TSA Spits on Congress… because They Know They Can

The acting administrator of the TSA refuses Congressional request to answer questions about security problems.

We don’t elect the head of the TSA or any other Federal Agency or Department. They don’t run for office. No one campaigns to get votes to become a TSA boss.

But the decision-makers and managers at the TSA have the power to make decisions that massively impact our lives. They receive their paychecks from our taxes (or, at least, we are used as collateral for massive borrowing in our name that pays their salaries). They consist of minions who claim the authority to order us about, search our things, and question us.

And they demand that we trust them with our safety.

[See also, “FCC Chair Spits on Congress; Will Suffer Nothing.”]

But they don’t have to answer the questions of the people we actually elect to make laws in this country.

Here’s CNS News: “Transparency? Acting TSA Chief Refuses to Discuss Airport Security Flaws With Congress.”
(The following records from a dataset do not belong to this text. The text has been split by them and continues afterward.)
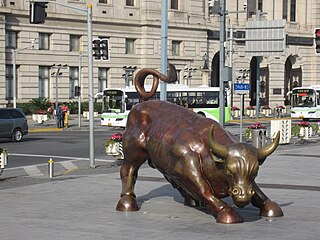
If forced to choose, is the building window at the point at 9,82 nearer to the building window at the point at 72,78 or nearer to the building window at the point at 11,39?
the building window at the point at 11,39

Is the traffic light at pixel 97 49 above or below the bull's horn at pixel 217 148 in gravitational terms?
above

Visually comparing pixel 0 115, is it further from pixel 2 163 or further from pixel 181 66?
pixel 181 66

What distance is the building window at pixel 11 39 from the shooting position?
55938mm

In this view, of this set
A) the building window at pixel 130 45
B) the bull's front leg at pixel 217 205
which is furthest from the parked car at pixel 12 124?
the building window at pixel 130 45

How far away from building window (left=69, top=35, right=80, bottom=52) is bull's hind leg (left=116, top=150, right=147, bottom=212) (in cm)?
4774

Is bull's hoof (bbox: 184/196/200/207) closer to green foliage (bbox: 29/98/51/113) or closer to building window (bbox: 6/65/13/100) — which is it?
green foliage (bbox: 29/98/51/113)

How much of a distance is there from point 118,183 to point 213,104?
1280 inches

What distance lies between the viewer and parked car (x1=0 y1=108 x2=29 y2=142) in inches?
1337

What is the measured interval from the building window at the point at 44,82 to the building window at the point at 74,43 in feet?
9.69

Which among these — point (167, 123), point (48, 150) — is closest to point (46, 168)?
point (48, 150)

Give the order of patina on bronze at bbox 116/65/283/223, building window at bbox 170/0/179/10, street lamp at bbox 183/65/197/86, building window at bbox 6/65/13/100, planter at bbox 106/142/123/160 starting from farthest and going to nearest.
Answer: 1. building window at bbox 170/0/179/10
2. street lamp at bbox 183/65/197/86
3. building window at bbox 6/65/13/100
4. planter at bbox 106/142/123/160
5. patina on bronze at bbox 116/65/283/223

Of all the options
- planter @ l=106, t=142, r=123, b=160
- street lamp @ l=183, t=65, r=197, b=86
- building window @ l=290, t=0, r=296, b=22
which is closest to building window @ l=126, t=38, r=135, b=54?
street lamp @ l=183, t=65, r=197, b=86

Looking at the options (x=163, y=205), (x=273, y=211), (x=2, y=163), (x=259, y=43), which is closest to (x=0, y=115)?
(x=259, y=43)

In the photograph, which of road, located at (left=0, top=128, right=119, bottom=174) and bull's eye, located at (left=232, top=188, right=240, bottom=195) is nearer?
bull's eye, located at (left=232, top=188, right=240, bottom=195)
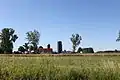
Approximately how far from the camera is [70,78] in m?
11.8

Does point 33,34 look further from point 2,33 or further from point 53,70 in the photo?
point 53,70

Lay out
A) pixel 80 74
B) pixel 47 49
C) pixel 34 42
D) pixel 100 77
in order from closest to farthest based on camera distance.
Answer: pixel 100 77 < pixel 80 74 < pixel 34 42 < pixel 47 49

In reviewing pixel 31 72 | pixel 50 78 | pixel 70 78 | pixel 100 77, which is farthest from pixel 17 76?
pixel 100 77

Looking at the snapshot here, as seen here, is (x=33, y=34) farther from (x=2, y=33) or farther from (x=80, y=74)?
(x=80, y=74)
Melvin Carraway, the acting administrator of the Transportation Security Agency (TSA), refused a request to appear before the House Oversight and Government Reform Committee on Wednesday to discuss persistent flaws in airport security, including passenger and baggage screening.

Committee Chairman Jason Chaffetz (R-Utah) indicated that ego had something to do with it: The Homeland Security Department, which oversees TSA, objected to having Carraway sit on a panel that included Rafi Ron, an ordinary citizen who runs a private security company.

Chaffetz called the excuse “absurd” and “offensive.”

“At first we heard a variety of excuses — ‘We needed more than two weeks.’ Then we had a big dust-up because, for weeks we had planned to do this; in fact, more than a month we had planned to do this — (we) felt that (Carraway), as the acting administrator, would be pivotal to this discussion. But Homeland Security objected to Mr. Ron’s presence on the panel. They felt that it was demeaning – demeaning! – to actually have the acting administrator sit on the same panel as a non-government witness.

I guess if IRS workers can get away with the kinds of lies and excuses they use when subpoenaed, we can’t expect a mere “request to appear” to get any respect at all.

Our representatives had better do something to get these departments to respect them or else they will soon find that they are required to answer to the Federal departments rather than the other way around.